Count the lines in the data below that contain the word "window", matching case exactly. Reply with the number only.

§ **Source material**
^^^^^^^^^^^^^^^^

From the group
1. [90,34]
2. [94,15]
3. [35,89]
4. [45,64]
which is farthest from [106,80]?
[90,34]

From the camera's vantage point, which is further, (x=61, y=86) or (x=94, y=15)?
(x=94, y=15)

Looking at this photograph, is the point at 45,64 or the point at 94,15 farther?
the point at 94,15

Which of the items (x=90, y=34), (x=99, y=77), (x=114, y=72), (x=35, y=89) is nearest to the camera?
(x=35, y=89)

^^^^^^^^^^^^^^^^

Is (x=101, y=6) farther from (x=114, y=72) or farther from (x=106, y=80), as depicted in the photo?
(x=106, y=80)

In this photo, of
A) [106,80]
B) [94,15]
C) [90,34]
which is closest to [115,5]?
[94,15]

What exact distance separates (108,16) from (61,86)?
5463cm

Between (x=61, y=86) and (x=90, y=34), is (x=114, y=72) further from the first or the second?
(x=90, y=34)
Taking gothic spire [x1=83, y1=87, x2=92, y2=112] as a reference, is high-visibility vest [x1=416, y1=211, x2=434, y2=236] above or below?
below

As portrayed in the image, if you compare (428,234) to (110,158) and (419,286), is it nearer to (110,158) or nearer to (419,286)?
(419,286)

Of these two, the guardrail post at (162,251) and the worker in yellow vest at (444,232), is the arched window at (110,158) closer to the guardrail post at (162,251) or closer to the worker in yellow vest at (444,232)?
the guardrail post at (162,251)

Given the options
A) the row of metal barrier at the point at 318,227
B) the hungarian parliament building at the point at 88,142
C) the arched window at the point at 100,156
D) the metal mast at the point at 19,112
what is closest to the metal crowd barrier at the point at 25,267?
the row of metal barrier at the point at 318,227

^^^^^^^^^^^^^^^^

§ **Task answer**
2